### REQUIRED WORK
Reproduce word for word the records from the beginning through the line containing "in red? КЦСПСиД", including that line.

### RECORDS PROVIDED

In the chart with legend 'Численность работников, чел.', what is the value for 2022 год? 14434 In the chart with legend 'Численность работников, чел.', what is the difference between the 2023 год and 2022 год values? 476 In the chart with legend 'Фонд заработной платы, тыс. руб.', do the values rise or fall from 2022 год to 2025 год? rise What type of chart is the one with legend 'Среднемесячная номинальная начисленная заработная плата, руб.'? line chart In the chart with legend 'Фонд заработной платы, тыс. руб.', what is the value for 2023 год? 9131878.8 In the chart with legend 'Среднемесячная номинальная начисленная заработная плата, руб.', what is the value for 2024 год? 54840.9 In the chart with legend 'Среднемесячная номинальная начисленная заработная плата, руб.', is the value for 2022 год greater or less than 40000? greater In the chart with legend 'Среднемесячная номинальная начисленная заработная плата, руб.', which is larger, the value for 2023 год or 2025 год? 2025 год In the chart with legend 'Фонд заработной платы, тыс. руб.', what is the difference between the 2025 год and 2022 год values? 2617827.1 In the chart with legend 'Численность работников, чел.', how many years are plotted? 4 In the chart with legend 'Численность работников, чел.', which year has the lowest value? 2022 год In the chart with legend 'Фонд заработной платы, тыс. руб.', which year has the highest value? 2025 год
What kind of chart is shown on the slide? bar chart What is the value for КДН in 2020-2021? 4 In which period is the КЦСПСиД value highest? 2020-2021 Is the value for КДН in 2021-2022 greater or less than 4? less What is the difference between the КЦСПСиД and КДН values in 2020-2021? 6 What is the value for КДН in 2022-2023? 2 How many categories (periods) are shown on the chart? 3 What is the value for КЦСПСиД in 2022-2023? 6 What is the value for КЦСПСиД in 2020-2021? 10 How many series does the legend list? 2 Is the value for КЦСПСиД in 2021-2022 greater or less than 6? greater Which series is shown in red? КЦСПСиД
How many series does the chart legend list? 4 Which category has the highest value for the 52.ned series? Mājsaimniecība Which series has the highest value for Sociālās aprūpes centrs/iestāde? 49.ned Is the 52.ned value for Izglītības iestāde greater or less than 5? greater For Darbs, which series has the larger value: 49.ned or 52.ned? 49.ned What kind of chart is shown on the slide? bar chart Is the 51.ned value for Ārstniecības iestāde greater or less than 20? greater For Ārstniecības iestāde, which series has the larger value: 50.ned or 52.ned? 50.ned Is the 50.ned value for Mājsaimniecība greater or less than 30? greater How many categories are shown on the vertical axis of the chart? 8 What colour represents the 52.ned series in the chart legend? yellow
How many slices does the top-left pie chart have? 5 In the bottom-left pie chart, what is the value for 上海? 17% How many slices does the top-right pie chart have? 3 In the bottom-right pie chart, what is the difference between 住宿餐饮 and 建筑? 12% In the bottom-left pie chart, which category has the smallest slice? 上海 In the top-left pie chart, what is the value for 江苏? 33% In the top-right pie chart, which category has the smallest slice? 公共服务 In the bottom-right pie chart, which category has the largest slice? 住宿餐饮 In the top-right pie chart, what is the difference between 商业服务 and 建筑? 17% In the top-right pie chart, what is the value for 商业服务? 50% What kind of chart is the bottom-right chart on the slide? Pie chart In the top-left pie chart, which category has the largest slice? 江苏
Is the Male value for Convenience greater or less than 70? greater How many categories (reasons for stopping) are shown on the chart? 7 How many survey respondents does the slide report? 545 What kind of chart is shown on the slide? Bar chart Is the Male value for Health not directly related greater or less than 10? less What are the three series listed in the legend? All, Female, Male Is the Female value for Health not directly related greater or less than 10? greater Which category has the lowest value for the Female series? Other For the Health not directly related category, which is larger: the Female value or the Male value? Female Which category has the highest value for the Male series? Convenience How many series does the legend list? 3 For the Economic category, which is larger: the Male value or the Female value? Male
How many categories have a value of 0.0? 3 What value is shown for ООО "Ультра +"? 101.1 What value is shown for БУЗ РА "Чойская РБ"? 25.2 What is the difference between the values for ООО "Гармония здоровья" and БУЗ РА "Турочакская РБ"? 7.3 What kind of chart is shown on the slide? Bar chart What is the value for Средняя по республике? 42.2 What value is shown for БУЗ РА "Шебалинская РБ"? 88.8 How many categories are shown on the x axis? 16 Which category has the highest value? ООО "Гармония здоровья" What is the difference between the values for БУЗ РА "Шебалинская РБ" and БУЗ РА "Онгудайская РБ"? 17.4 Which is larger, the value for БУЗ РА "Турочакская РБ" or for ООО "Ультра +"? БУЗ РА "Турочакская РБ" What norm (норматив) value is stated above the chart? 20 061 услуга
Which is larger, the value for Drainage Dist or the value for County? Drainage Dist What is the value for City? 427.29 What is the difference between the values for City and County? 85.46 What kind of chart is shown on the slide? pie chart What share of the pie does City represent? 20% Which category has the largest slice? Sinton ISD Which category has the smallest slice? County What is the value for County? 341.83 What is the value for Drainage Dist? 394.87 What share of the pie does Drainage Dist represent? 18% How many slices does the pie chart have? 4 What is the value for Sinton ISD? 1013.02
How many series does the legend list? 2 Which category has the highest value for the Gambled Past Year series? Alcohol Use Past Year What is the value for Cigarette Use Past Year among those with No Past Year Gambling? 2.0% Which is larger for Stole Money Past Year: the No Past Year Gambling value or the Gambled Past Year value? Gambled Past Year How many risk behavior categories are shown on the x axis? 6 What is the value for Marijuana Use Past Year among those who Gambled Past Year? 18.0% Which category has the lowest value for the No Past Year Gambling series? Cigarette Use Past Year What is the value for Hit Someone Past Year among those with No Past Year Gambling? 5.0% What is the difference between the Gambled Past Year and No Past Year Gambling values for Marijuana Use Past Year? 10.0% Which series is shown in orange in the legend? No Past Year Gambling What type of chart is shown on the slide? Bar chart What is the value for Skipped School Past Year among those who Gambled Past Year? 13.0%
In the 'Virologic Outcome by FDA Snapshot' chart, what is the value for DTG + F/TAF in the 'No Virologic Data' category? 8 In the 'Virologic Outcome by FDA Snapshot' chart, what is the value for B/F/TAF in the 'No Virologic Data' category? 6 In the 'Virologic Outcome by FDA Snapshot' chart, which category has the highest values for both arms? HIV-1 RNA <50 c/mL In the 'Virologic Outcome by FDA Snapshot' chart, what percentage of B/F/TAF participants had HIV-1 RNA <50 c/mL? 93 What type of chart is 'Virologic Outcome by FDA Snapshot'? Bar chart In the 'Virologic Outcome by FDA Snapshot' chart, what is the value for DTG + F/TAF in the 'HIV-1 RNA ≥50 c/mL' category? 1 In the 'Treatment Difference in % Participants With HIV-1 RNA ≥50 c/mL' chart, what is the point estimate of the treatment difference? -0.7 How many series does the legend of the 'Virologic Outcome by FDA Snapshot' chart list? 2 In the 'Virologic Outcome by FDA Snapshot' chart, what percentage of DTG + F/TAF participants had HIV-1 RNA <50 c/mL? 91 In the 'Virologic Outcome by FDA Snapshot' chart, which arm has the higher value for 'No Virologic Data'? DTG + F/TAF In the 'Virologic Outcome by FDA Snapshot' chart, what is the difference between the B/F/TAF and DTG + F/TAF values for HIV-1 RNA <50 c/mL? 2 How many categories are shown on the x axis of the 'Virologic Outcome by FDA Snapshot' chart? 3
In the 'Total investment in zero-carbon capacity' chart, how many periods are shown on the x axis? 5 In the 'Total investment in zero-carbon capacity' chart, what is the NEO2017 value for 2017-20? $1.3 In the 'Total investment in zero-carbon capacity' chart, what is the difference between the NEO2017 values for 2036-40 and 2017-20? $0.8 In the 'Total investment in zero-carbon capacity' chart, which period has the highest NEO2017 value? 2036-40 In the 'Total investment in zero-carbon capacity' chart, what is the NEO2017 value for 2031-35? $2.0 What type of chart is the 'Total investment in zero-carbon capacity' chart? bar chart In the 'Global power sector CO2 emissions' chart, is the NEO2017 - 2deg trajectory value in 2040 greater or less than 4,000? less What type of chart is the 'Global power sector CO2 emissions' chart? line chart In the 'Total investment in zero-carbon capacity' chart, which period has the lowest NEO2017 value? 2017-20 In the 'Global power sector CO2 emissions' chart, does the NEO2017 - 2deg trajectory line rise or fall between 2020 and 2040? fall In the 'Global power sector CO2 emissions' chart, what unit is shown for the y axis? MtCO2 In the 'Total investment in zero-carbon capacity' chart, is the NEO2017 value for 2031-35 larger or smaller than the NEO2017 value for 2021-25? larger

### RESPONSE BOX
In the chart with legend 'Численность работников, чел.', what is the value for 2022 год? 14434 In the chart with legend 'Численность работников, чел.', what is the difference between the 2023 год and 2022 год values? 476 In the chart with legend 'Фонд заработной платы, тыс. руб.', do the values rise or fall from 2022 год to 2025 год? rise What type of chart is the one with legend 'Среднемесячная номинальная начисленная заработная плата, руб.'? line chart In the chart with legend 'Фонд заработной платы, тыс. руб.', what is the value for 2023 год? 9131878.8 In the chart with legend 'Среднемесячная номинальная начисленная заработная плата, руб.', what is the value for 2024 год? 54840.9 In the chart with legend 'Среднемесячная номинальная начисленная заработная плата, руб.', is the value for 2022 год greater or less than 40000? greater In the chart with legend 'Среднемесячная номинальная начисленная заработная плата, руб.', which is larger, the value for 2023 год or 2025 год? 2025 год In the chart with legend 'Фонд заработной платы, тыс. руб.', what is the difference between the 2025 год and 2022 год values? 2617827.1 In the chart with legend 'Численность работников, чел.', how many years are plotted? 4 In the chart with legend 'Численность работников, чел.', which year has the lowest value? 2022 год In the chart with legend 'Фонд заработной платы, тыс. руб.', which year has the highest value? 2025 год
What kind of chart is shown on the slide? bar chart What is the value for КДН in 2020-2021? 4 In which period is the КЦСПСиД value highest? 2020-2021 Is the value for КДН in 2021-2022 greater or less than 4? less What is the difference between the КЦСПСиД and КДН values in 2020-2021? 6 What is the value for КДН in 2022-2023? 2 How many categories (periods) are shown on the chart? 3 What is the value for КЦСПСиД in 2022-2023? 6 What is the value for КЦСПСиД in 2020-2021? 10 How many series does the legend list? 2 Is the value for КЦСПСиД in 2021-2022 greater or less than 6? greater Which series is shown in red? КЦСПСиД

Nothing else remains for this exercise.